While Angus Cloud brings a lot of his own self to his acting, he’s not exactly the same person as his lovable “Euphoria” character, Fez. But there are plenty of striking similarities, and both he and Fez have definitely been through a lot, as Cloud described in a recent interview with Variety. “I broke my skull on Friday the 13th,” he said, finally clearing up the mystery surrounding the curved scar on the left side of his scalp. The legitimacy of this injury has been debated by fans of the show since Cloud’s debut, but he confirms that it is, in fact, real — and the events leading up to it were nearly fatal.
One night in 2013, as he walked through his hometown in downtown Oakland, CA, the actor accidentally fell into a construction pit at least 10 feet deep — and he didn’t wake up until 12 hours later. “I was trapped,” he told Variety.
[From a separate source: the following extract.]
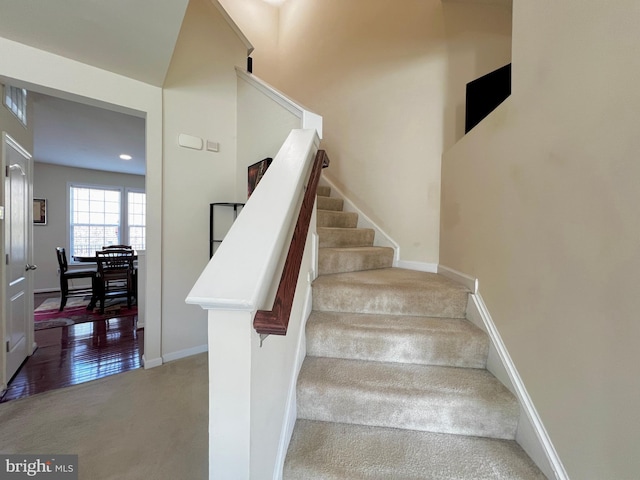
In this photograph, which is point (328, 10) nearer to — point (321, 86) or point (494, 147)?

Astonishingly, Cloud managed to out of the pit himself despite being seriously injured, including having broken his fingers, because “they wasn’t gonna find me down there,” he said in his interview. “I found myself. Or God found me, whatever you want to call it.”
“I found myself. Or God found me, whatever you want to call it.”
The story gets more jaw-dropping from there. After hauling himself out of the construction pit, Cloud took a bus back home to his mom’s house (and not a hospital — classic teen move). “She thought I was on drugs, ’cause my pupils was hella dilated. I was trying to tell her what happened, but I could only start a sentence — I couldn’t finish it. So I was like, ‘I’m just gonna go sleep in my bed,'” he said.
Luckily, his mother stopped him, giving Cloud some water and quickly realizing the urgency of the situation when he started vomiting blood. Cloud’s mom brought him to a hospital, where doctors cut open and repaired his fractured skull with screws and a plate.
He spent the next five days in the ICU “loaded off morphine” and then bounced between a few other nonintensive care units before he was officially discharged. “The brain is so fragile,” he said. But looking back on the experience now, he feels lucky that things didn’t turn out worse. “It was damn near like nothing really happened. I’m so blessed to just have minor brain damage. You know, it’s so minor it ain’t even really worth speaking about,” Cloud said.